PROVIDED TEXT
────

Monday, January 26, 2015

How the Germans Invented Gay Rights a Century Ago.

The modern day concept of homosexuality is not much older than 100 years old.  Meanwhile, as the scholar work, "The Origins and Role of Same-Sex Relations in Human Societies" demonstrates, outside of Christian Europe where mentally disturbed and sexually conflicted "church fathers" had waged a war against all things sexual, societal acceptance of same-sex relations was the norm until the Christian missionaries inculcated their sexual neurosis on other societies.  Be it "shudo" in Japan, the "two spirited" or "berdache" of the North American Native Americans, or the sayings of the "Al Hadis" in Muslim lands, same-sex love and relationships were recognized and accepted.  Once the Christian missionaries exported their neurosis around the globe, it was in Germany over a cetury ago that a homosexual identity - gay rights, if you will - developed.  A piece in The New Yorker looks at this development.  Here are excerpts:
On August 29, 1867, a forty-two-year-old lawyer named Karl Heinrich Ulrichs went before the Sixth Congress of German Jurists, in Munich, to urge the repeal of laws forbidding sex between men. He faced an audience of more than five hundred distinguished legal figures, and as he walked to the lectern he felt a pang of fear. “There is still time to keep silent,” he later remembered telling himself. “Then there will be an end to all your heart-pounding.” But Ulrichs, who had earlier disclosed his same-sex desires in letters to relatives, did not stop.

[H]e had an effect: a few liberal-minded colleagues accepted his notion of an innate gay identity, and a Bavarian official privately confessed to similar yearnings. 

The first chapter of Robert Beachy’s “Gay Berlin: Birthplace of a Modern Identity” (Knopf) begins with an account of Ulrichs’s audacious act. The title of the chapter, “The German Invention of Homosexuality,” telegraphs a principal argument of the book: although same-sex love is as old as love itself, the public discourse around it, and the political movement to win rights for it, arose in Germany in the late nineteenth and early twentieth centuries. This message may surprise those who believe that gay identity came of age in London and New York, sometime between the Oscar Wilde trials and the Stonewall riots. The brutal repression of gay people during the Nazi period largely erased German gay history from international consciousness, and even from German memory.

────

RAW DATA
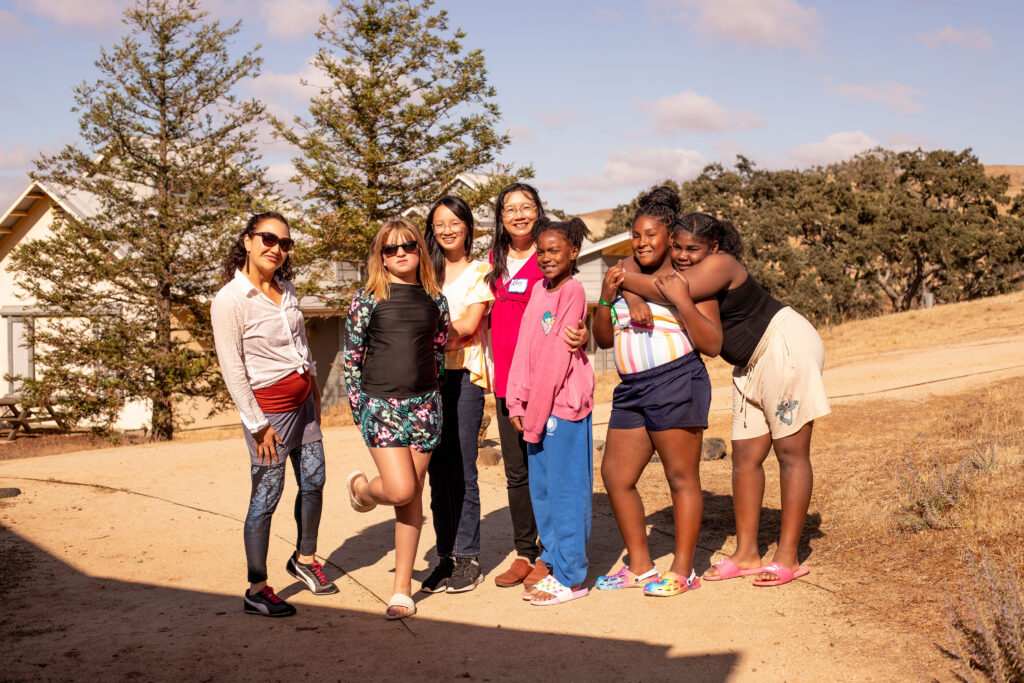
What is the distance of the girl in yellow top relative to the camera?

────

AIM OF THE TASK
In the post on German gay rights, where was the Sixth Congress of German Jurists held when Karl Heinrich Ulrichs spoke there? Answer from the post on German gay rights only, without the listing.

ANSWER
Munich.